### WRITTEN PROBLEM
Rewrite everything from the line containing "Given the picture, is" down to the end of the listing as a Markdown table with the columns Row and Line, numbering each line and leaving out the blank ones.

start AVAILABLE RECORDS

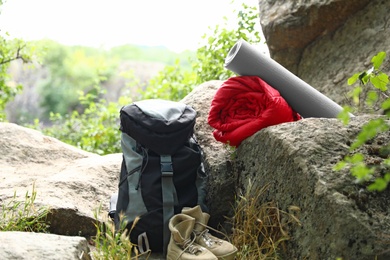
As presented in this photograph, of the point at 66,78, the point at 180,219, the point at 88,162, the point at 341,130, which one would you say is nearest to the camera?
the point at 341,130

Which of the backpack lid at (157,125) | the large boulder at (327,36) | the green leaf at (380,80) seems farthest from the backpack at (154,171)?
the large boulder at (327,36)

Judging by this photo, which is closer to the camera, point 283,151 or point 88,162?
point 283,151

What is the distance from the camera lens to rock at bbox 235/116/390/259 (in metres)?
2.40

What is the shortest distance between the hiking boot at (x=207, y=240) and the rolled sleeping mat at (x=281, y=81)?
0.82 metres

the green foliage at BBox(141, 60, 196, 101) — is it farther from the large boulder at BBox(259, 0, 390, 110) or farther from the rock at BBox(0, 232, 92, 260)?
the rock at BBox(0, 232, 92, 260)

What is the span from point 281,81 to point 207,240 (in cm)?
99

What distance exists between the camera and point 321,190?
251 cm

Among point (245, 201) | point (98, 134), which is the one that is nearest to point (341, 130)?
point (245, 201)

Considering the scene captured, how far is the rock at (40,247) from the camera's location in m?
2.41

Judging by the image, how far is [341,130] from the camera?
9.03 ft

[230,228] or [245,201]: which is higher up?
[245,201]

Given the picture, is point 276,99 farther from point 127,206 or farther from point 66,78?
point 66,78

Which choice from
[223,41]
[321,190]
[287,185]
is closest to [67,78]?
[223,41]

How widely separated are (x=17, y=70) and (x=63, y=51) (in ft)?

end AVAILABLE RECORDS

### FINISHED TASK
| Row | Line |
|---|---|
| 1 | Given the picture, is point 276,99 farther from point 127,206 or farther from point 66,78? |
| 2 | point 66,78 |
| 3 | Which choice from |
| 4 | [223,41] |
| 5 | [321,190] |
| 6 | [287,185] |
| 7 | is closest to [67,78]? |
| 8 | [223,41] |
| 9 | How widely separated are (x=17, y=70) and (x=63, y=51) (in ft)? |